About a week ago, Donald Trump published a tweet that claimed, “Only 25 percent want the President Impeached, which is pretty low considering the volume of Fake News coverage, but pretty high considering the fact that I did NOTHING wrong.”
Each of the claims in the tweet was absurd, but it was the specific polling statistic that stood out: the president wants the public to know that impeachment currently polls at only 25%. If that were true, it’d create a difficult political dynamic on Capitol Hill.
Except, it’s not at all true. Trump has a curious habit of simply making up numbers in his mind, pretending they’re real, and asking everyone to play along, but in this case, public support for impeachment is roughly double what the Republican said it was.
Consider the latest Gallup poll, for example.

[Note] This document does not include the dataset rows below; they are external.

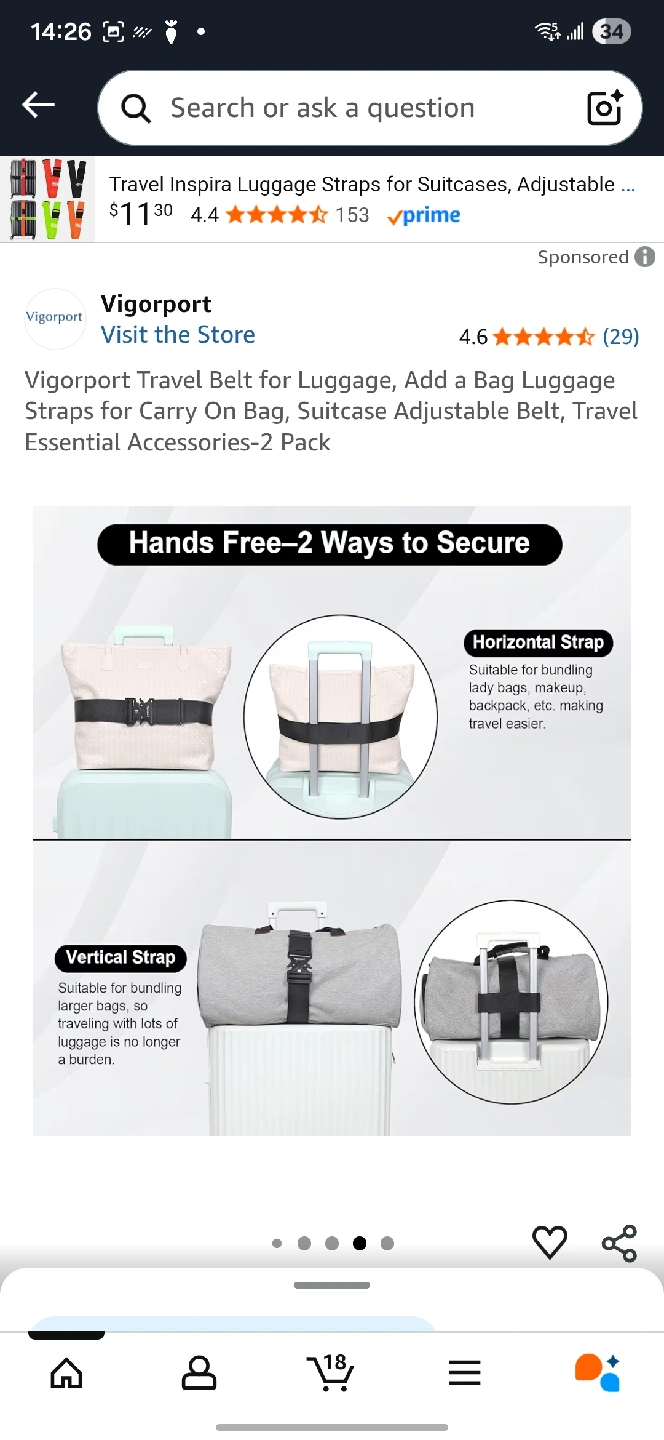 14:26

34

Search or ask a question

Travel Inspira Luggage Straps for Suitcases, Adjustable ...
$11^{30}$ 4.4 153 prime

Sponsored

Vigorport
Vigorport
Visit the Store
4.6 (29)

Vigorport Travel Belt for Luggage, Add a Bag Luggage Straps for Carry On Bag, Suitcase Adjustable Belt, Travel Essential Accessories-2 Pack

Hands Free–2 Ways to Secure

Horizontal Strap
Suitable for bundling lady bags, makeup, backpack, etc. making travel easier.

Vertical Strap
Suitable for bundling larger bags, so traveling with lots of luggage is no longer a burden.

18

Public opinion on whether Trump should be impeached remains mixed, but Americans now lean slightly more in favor of impeachment and removal from office compared with where they stood in June.
Currently, 52% say Trump should be impeached and removed from office, while 46% say he should not be. This is roughly the opposite of what Gallup found in June when asked in the context of special counselor Robert Mueller’s investigation.
The same results found that 55% of self-identified independents support impeaching the president and removing him from office, while 89% of Democrats agree. (Only 6% of Republican voters feel the same way.)